When former Buffalo Sabres captain Michael Peca retired following the 2008-09 season, he said an offer to become an assistant coach quickly materialized.
But having bounced around and played for four teams in five years, Peca knew it was time to step away after 14 seasons and dedicate more time to his family. He couldn’t accept the coaching job.
“The family makes sacrifices and has to do a lot for your career to succeed,” said Peca, who on Tuesday was named an assistant coach with the Rochester Americans, the Sabres’ AHL affiliate. “So my son had lived in five cities in five years toward the end of my career and he was at an age where I didn’t want that to happen anymore.”
So Peca, one of the most popular players in Sabres history, moved back to Buffalo and began his post-playing career with the Jr. Sabres in coaching and management roles. He was the Ontario Junior Hockey League’s Coach of the Year in 2012-13.
“I actually learned a lot over the 12 years coaching at various levels, junior and so forth,” Peca said on a Zoom call Thursday. “Never lost the passion. I think it just helped me fall even more in love with the mentoring and coaching aspect of the game.”
After Peca’s children left for college, he felt it was time to pursue coaching opportunities at higher levels. He spent last season as a development coach with the Washington Capitals, running the team’s taxi squad practices among his other duties.
When a spot on Amerks coach Seth Appert’s staff opened last week because the Sabres named Adam Mair director of player development, he looked to Peca. During several phone conversations last summer, Peca and Appert learned they shared the same views on hockey and life.
“I don’t think I’ve had many more conversations with a hockey mind that really lines up with mine as much as Seth does,” Peca said.
Appert said: “When you spend time talking hockey and people and family, I think that there’s a lot of things that really resonated for both of us that we felt we were on the same page about a lot in terms of what matters.”
The chance to coach with Appert is special to Peca.
“As thrilled as I am to be back within the Sabres organization where I spent a lot of my career, I’m more excited and this job was more exciting to me because I get to work with Seth,” said Peca, who joins ex-Sabres defenseman Mike Weber on Appert’s staff.
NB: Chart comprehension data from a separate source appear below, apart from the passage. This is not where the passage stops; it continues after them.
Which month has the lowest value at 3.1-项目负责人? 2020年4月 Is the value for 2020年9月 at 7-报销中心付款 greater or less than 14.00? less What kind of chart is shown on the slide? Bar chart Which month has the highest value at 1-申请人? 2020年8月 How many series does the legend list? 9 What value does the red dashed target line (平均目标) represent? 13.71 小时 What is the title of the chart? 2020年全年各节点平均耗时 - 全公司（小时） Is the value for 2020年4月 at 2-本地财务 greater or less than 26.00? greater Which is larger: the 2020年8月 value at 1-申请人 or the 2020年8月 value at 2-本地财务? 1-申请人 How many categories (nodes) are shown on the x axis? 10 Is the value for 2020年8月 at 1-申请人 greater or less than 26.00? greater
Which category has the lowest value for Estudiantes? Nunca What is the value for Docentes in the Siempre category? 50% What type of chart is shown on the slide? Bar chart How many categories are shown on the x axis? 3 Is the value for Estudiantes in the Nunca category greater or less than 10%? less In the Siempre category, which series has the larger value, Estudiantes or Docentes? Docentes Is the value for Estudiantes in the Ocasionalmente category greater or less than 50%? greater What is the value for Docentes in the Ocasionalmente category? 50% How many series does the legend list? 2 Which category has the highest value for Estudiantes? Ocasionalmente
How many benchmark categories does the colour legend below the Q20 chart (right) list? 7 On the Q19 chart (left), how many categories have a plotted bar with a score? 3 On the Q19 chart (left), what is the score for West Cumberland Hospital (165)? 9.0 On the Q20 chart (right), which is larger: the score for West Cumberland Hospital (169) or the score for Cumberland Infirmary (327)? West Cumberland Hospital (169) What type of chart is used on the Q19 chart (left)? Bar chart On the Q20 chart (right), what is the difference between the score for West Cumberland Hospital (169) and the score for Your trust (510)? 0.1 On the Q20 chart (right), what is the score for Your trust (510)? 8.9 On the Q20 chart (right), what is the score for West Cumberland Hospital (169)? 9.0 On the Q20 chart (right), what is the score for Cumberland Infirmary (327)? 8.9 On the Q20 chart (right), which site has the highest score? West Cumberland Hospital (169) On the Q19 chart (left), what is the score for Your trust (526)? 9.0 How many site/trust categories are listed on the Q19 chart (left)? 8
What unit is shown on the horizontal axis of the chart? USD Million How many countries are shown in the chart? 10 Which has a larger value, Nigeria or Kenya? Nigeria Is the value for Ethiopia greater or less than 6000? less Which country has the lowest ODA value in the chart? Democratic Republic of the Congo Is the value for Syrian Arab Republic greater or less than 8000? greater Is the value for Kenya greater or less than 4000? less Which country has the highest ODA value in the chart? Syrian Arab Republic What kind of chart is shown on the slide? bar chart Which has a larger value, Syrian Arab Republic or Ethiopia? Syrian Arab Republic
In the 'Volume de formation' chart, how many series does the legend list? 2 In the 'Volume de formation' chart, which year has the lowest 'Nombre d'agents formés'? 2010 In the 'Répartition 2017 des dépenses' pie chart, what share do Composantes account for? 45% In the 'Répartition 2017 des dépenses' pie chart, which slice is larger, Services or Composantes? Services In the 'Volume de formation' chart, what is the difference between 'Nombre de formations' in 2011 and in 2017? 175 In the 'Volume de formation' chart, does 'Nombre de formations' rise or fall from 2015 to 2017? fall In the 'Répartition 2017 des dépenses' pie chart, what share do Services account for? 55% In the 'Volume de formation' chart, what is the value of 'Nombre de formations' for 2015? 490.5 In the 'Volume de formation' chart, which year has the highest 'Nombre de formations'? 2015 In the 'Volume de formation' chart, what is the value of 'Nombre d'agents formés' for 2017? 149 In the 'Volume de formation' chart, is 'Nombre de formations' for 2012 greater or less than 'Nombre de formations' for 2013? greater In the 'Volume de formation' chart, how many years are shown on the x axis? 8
Peca, of course, ranked as one of the NHL’s premier two-way forwards in the late 1990s and early 2000s. The center nicknamed “Captain Crunch” for the ferocious hits he laid won the Selke Trophy as the league’s top defensive forward with the Sabres in 1996-97 and with the New York Islanders in 2001-02.
Following his arrival in 1995 from the Vancouver Canucks in the Alexander Mogilny trade, Peca spent five seasons with the Sabres, helping them morph from a rebuilding team into a perennial Stanley Cup contender.
Legendary goalie Dominik Hasek is widely regarded as the Sabres’ most valuable player from that era. Still, it’s highly unlikely they would’ve reached the 1999 Cup final or won six playoff series in a three-year span without Peca.
Peca compiled 96 goals and 217 points in 363 games with the Sabres, including a career-high 27 goals in 1998-99. He sat out the 2000-01 season in a contract dispute before the Sabres traded him to the Islanders.
But Peca kept a home in Buffalo and always returned. As a coach, he wants to instill in Sabres prospects a sense of pride in the community and team.
“To understand what it means to be a Buffalo Sabre and to play in the City of Buffalo in front of those fans, it’s a gift, it’s a privilege and when players understand that, maybe they give a little bit more, they’re a little bit more emotional about what their path means to them,” he said.
These days, the Sabres are the NHL’s bottom-feeder, having missed the playoffs a record-tying 10 straight seasons. The idea of being part of the solution and helping lead the franchise back to glory excites Peca.
“One of the things I was most proud of was when I got traded from Buffalo to the New York Islanders, they hadn’t made the playoffs in eight years,” he said. “Nobody was really giving us a chance, and a lot of people … thought I’d be upset with going there, which I wasn’t because I relish the opportunity to make a difference for the organization.
“Coaching is really not much different in that respect. You’re not on the ice doing it at game time, but you can certainly have an impact as a coaching staff on the players. So I’m just really looking forward to it. I wish it was September already so we can get going.”